1) Boot into Recovery mode (Cmd + R), then use Internet Recovery [1] to install OS X. This works even if your HDD or SSD is completely blank. All Macs from around mid-2010 onwards are supported. [2]
2) Download the latest OS X installer from the Mac App Store, then either use the bundled 'createinstallmedia' command-line app to create a bootable USB flash drive [2] or a third-party app called DiskMaker X [3].
Apple provides Recovery Disk Assistant, which is more or less the same thing.
Also, when the SSD in my Macbook Air failed, I was able to netboot their internet recovery thing, which let me install OS X on a USB3 hard drive. Pretty cool.
Apple provides Recovery Disk Assistant, which is more or less the same thing.
I see. They have that stuck into Disk Utility now. One point to Apple.
Disk Utility is a bit kludgy nowadays, though, and it seems they're not doing as good a job as MS publicizing the tool. (Too small a sample size here, but I ran across the MS tool by accident while searching/browsing. With Apple, a human had to tell me.)
You live in a bubble. There are plenty of people who use Lenovo products that are not tech people. By saying this, even though you don't intend to, you are minimizing the effect of this and being an apologist for lenovo.
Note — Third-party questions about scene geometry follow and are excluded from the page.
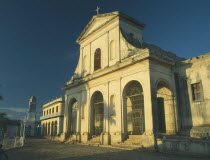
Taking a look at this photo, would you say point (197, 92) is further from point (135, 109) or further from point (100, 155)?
point (100, 155)

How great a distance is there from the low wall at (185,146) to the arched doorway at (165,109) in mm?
2500

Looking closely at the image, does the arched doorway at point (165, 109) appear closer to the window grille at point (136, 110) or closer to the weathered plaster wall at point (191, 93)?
the weathered plaster wall at point (191, 93)

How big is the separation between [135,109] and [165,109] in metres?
2.77

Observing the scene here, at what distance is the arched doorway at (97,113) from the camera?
64.6 feet

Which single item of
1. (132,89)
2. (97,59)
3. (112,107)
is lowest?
(112,107)

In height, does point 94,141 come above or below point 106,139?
below

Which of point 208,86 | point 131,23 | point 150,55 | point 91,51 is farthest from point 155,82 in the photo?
point 91,51

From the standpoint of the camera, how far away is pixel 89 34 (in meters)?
21.9

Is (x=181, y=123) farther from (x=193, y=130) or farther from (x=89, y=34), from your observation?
(x=89, y=34)

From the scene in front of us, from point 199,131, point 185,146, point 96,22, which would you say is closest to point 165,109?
point 199,131

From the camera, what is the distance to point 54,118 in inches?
1468

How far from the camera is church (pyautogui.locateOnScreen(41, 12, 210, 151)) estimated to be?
13.8 meters

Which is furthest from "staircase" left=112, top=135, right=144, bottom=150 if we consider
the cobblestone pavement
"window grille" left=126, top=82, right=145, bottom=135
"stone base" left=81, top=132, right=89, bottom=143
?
"stone base" left=81, top=132, right=89, bottom=143

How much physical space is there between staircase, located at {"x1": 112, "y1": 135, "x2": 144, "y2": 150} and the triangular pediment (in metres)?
11.2
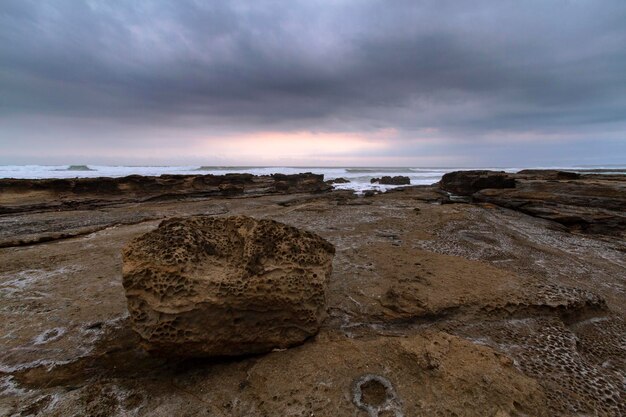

An intellectual should always be wary of semantic equivalents to, "You're either for us, or against us." In greatest part, because this is one of the major symptoms that one's consciousness is partly clouded by group psychology.
I don't like the attitude that if there's a problem, you aren't allowed to say anything along the lines of "here's something that makes it less of a problem than it might be".
(Edit: Obviously this is not representative of the general population, and I didn't mean to suggest it was. I was just noting that my efforts to warn people about the untrustworthiness of Lenovo were thwarted because none of them trusted Lenovo to begin with, not for software at least, and that seemed interesting.)